What to work on — Without the images, print all the entries below exactly as given.

*** Exercise inputs ***

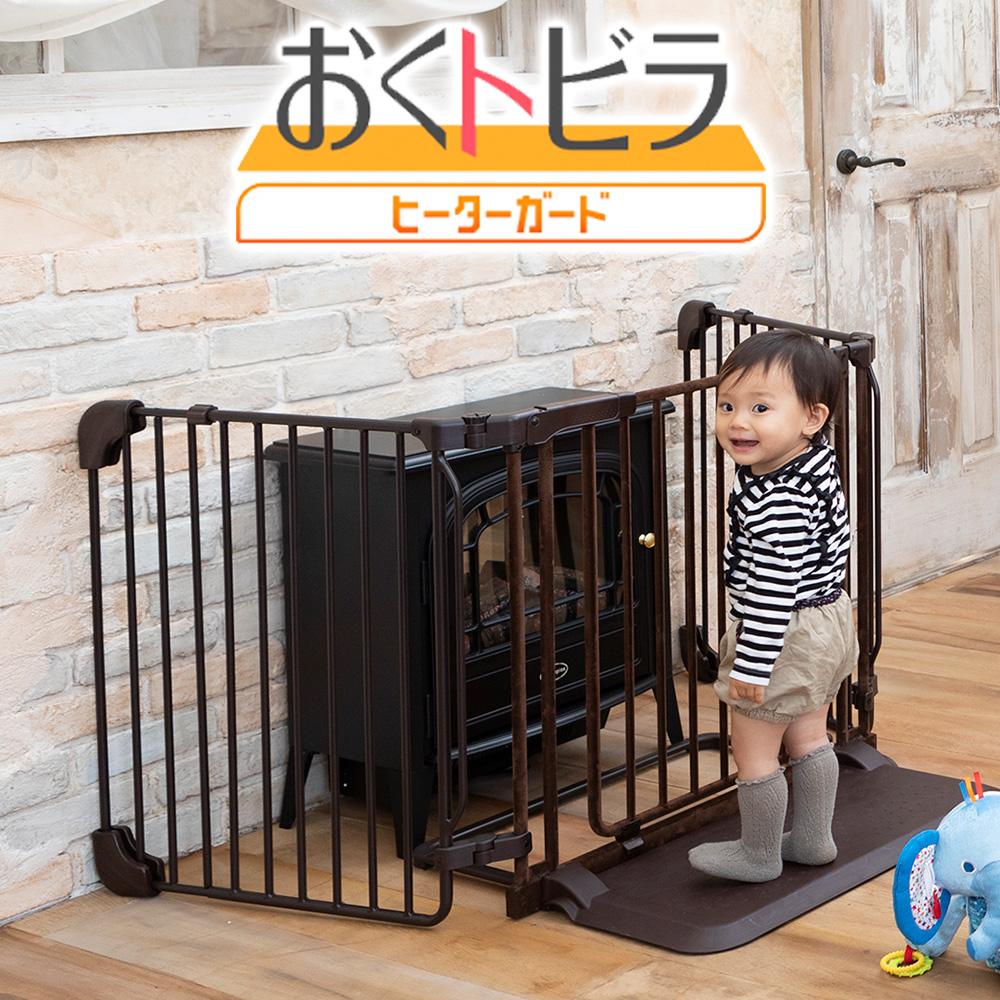 おくだけとおせんぼ おくトビラ ヒーターガード「代金引換不可」日本育児 ベビーゲート 置くだけ ワイド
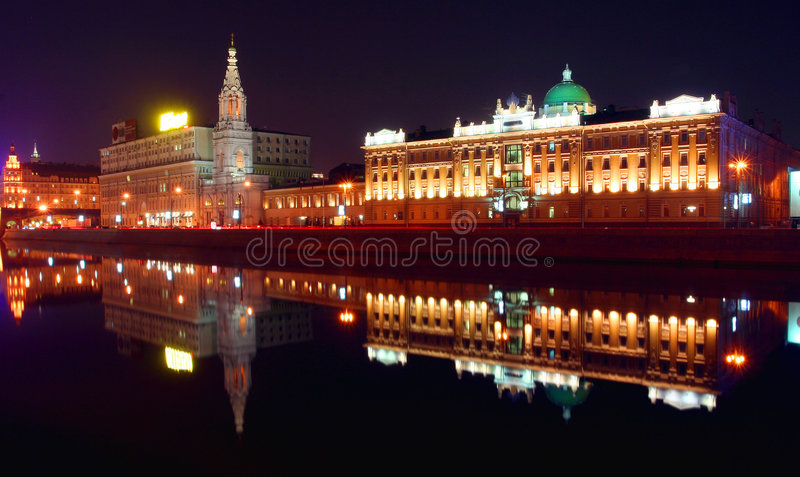The panorama of the Moscow City at night royalty free stock images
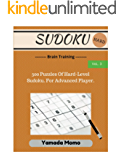Sudoku: Brain Training Vol. 3: 500 Puzzles Of Hard-Level Sudoku. For Advanced Player. (English Edition)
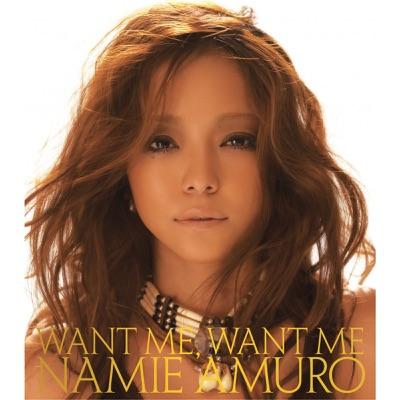 WANT ME, WANT ME - EP - Namie Amuro
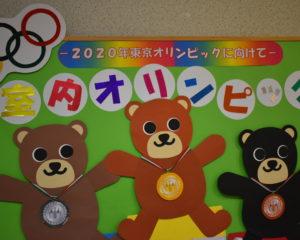 室内オリンピック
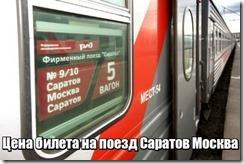Цена билета на поезд Саратов Москва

*** End of Exercise inputs ***

Exercise result —
 おくだけとおせんぼ おくトビラ ヒーターガード「代金引換不可」日本育児 ベビーゲート 置くだけ ワイド
The panorama of the Moscow City at night royalty free stock images
Sudoku: Brain Training Vol. 3: 500 Puzzles Of Hard-Level Sudoku. For Advanced Player. (English Edition)
 WANT ME, WANT ME - EP - Namie Amuro
 室内オリンピック
Цена билета на поезд Саратов Москва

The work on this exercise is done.